Task brief
Format the lines of the material as a numbered list, starting at the line containing "Beginning at closest" and ending at the line containing "D) parked aircraft", with both of those lines included and blank lines left out.

Input material
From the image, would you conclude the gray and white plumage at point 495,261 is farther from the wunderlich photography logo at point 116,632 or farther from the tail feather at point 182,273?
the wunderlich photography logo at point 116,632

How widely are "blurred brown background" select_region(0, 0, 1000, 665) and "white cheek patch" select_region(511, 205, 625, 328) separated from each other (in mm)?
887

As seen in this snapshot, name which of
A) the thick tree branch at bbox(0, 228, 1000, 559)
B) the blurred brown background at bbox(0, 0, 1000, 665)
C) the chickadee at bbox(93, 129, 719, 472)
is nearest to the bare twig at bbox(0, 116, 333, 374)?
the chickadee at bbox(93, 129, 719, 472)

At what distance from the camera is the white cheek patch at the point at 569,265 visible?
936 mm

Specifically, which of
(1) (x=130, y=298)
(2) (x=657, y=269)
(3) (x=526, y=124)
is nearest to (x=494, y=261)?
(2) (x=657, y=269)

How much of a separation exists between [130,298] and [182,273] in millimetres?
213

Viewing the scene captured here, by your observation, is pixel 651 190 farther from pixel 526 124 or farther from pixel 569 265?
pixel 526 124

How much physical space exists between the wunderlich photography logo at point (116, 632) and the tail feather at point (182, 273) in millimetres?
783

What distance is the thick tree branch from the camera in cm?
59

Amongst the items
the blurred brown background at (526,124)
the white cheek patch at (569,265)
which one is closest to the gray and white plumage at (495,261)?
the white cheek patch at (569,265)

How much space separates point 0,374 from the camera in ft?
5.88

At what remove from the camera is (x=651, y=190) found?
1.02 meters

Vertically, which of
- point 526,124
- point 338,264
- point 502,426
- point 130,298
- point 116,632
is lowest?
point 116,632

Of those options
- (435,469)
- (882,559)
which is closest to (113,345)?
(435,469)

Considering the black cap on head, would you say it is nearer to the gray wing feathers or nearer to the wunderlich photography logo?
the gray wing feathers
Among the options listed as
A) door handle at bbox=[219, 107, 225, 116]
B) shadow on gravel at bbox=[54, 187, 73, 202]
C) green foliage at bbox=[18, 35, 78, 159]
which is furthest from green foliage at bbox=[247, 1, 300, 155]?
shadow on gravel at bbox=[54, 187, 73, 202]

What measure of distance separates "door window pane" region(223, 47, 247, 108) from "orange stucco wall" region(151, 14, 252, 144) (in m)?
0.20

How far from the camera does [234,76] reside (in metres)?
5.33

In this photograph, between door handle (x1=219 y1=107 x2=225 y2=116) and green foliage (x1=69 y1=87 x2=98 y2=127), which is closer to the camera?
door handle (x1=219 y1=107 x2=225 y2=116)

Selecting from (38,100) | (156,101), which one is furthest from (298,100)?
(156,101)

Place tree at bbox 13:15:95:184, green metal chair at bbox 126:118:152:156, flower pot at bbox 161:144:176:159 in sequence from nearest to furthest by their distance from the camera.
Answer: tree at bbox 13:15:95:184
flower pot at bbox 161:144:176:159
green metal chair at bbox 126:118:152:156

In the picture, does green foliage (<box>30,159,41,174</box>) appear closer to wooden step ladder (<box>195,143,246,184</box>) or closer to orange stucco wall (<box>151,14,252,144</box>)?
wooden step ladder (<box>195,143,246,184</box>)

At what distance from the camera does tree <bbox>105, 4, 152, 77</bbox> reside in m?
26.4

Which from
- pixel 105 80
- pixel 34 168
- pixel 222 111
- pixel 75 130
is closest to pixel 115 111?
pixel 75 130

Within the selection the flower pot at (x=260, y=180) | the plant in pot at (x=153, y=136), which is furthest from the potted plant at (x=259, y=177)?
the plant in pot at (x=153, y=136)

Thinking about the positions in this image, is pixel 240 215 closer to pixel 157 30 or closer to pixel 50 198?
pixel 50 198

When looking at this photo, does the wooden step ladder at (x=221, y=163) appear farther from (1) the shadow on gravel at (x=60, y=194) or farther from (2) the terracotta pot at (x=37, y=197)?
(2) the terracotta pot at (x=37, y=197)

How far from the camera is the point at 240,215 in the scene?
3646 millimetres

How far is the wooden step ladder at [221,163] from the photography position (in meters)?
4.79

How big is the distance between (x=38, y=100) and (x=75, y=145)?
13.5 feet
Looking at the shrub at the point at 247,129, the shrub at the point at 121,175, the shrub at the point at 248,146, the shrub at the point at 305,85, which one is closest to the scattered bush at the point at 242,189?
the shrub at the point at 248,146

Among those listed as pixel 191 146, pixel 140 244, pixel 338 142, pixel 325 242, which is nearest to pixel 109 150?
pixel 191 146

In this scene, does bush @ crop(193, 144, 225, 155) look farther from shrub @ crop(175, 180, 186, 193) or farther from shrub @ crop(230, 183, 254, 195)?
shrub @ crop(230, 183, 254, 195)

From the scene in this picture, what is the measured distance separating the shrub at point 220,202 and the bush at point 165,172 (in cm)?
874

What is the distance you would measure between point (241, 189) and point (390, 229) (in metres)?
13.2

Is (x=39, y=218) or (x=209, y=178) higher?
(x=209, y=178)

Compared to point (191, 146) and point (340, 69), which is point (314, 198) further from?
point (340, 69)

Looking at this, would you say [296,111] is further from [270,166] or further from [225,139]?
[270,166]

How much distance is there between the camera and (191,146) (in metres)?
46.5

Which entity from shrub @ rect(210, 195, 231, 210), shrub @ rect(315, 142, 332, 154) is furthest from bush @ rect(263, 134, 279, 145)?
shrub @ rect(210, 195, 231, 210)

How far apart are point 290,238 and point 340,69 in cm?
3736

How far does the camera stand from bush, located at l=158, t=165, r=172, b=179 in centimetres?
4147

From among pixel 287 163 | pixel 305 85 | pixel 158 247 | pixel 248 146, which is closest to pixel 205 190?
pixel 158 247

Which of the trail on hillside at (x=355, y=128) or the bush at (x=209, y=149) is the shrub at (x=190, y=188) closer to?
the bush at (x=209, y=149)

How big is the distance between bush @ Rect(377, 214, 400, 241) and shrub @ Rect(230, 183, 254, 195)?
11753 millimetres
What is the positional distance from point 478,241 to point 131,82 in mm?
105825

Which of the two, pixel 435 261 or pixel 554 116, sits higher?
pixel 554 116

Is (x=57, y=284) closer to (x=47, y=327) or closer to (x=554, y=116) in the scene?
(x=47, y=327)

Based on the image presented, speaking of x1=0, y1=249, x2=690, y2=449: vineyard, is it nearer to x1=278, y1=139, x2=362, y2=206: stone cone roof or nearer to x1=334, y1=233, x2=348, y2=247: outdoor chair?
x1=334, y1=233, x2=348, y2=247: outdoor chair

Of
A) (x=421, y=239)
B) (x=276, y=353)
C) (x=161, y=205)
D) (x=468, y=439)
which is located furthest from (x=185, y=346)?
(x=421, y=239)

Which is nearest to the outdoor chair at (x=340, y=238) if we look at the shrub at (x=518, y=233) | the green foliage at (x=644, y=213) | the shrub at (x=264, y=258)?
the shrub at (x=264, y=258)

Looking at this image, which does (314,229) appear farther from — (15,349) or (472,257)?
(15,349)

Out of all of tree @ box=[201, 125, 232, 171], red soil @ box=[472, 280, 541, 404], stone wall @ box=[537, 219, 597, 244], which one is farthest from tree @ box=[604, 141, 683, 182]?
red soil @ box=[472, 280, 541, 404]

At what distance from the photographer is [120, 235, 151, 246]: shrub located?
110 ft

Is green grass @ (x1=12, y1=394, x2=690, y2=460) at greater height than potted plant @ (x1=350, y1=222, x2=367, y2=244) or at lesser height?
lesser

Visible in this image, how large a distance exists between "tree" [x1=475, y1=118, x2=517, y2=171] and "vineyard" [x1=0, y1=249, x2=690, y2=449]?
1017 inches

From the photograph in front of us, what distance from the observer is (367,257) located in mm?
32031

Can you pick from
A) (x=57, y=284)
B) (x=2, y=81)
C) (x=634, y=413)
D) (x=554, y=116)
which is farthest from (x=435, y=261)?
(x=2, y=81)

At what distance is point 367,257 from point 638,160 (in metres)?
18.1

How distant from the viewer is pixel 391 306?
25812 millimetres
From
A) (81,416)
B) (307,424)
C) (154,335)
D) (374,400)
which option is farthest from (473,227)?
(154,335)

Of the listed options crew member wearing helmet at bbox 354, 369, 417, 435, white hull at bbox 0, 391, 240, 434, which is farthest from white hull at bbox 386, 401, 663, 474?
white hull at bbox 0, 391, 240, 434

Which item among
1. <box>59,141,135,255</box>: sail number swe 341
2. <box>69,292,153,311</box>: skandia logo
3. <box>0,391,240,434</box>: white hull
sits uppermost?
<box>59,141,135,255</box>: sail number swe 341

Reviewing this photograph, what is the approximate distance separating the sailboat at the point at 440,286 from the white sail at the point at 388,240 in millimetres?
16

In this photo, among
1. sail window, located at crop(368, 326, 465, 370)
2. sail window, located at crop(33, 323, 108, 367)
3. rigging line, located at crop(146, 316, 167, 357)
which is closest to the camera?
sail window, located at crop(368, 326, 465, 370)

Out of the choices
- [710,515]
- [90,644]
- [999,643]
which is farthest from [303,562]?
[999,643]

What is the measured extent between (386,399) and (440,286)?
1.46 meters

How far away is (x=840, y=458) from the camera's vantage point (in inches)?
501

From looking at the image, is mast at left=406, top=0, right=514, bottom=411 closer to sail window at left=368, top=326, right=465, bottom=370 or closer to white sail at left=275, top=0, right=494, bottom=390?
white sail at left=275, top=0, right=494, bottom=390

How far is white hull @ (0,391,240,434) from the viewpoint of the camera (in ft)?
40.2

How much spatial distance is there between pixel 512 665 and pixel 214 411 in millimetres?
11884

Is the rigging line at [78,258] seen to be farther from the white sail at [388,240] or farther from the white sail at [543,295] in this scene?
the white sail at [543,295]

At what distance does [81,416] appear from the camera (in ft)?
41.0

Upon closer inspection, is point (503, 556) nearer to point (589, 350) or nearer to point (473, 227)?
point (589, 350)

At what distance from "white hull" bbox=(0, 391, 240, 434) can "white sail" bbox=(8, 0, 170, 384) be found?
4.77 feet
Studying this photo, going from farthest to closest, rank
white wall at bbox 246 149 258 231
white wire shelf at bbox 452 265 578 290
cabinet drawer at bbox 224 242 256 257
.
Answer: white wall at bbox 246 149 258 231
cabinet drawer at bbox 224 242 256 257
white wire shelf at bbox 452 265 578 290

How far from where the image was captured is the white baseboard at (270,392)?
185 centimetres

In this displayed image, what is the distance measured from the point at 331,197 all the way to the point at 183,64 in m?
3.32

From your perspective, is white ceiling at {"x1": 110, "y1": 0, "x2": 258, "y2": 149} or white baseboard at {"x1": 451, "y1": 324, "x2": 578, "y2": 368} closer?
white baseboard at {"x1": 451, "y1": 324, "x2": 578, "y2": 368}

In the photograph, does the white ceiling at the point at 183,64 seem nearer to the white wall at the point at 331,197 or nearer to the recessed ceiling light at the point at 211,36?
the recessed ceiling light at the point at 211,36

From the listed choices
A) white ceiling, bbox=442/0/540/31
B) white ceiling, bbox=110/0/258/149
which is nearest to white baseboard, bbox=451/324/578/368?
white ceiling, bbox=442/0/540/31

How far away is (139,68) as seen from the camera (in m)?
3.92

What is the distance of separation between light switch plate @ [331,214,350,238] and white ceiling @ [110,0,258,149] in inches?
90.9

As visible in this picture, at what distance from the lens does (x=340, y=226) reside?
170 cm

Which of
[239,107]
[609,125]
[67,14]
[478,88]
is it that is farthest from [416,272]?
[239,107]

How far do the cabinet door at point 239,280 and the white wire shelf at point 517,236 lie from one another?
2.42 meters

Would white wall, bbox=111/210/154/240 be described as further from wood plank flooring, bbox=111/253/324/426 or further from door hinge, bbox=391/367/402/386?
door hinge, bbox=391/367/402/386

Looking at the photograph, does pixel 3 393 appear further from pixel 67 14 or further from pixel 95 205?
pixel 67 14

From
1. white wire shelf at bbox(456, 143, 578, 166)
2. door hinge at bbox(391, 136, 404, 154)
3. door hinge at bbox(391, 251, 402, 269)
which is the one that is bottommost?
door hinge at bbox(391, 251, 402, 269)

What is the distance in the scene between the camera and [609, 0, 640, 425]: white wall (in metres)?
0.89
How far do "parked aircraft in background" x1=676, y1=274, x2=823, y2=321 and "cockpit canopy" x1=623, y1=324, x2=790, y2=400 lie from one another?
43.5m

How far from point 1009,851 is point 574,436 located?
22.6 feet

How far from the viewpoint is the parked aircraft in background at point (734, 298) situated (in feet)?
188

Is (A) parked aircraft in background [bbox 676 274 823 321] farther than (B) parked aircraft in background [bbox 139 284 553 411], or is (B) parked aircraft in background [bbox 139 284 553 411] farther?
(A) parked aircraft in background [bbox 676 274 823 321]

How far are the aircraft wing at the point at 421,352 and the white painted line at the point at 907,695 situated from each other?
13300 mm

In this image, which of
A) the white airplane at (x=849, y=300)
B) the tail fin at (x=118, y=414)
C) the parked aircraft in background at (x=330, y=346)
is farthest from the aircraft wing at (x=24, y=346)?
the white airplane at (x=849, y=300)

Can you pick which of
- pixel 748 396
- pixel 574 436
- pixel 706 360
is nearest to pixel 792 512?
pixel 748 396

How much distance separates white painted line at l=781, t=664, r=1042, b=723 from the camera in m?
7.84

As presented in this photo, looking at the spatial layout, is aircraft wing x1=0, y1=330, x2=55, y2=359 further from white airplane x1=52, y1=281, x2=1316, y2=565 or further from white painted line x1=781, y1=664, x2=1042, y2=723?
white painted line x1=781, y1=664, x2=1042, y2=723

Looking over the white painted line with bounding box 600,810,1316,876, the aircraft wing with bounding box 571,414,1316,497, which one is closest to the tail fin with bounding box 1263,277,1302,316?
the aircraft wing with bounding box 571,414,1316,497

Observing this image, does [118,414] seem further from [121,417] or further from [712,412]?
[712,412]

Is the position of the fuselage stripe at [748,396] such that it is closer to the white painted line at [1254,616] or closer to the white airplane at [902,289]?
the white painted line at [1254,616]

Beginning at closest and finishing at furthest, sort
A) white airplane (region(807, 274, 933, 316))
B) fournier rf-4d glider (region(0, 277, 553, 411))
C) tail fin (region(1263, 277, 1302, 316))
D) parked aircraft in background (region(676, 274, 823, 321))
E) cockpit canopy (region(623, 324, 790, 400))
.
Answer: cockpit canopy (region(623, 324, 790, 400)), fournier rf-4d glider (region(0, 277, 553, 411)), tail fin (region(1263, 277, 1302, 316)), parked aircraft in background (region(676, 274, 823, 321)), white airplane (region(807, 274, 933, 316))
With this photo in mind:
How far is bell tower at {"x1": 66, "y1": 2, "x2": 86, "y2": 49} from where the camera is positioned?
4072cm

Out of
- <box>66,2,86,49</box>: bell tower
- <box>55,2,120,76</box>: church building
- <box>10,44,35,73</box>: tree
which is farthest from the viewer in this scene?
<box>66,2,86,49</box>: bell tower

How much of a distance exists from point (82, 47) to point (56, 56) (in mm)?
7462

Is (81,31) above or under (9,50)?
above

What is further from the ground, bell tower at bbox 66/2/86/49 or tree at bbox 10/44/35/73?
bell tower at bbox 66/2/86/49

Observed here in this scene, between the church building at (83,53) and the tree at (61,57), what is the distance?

Exercise response
1. Beginning at closest and finishing at furthest, sort
2. A) white airplane (region(807, 274, 933, 316))
3. B) fournier rf-4d glider (region(0, 277, 553, 411))
4. C) tail fin (region(1263, 277, 1302, 316))
5. D) parked aircraft in background (region(676, 274, 823, 321))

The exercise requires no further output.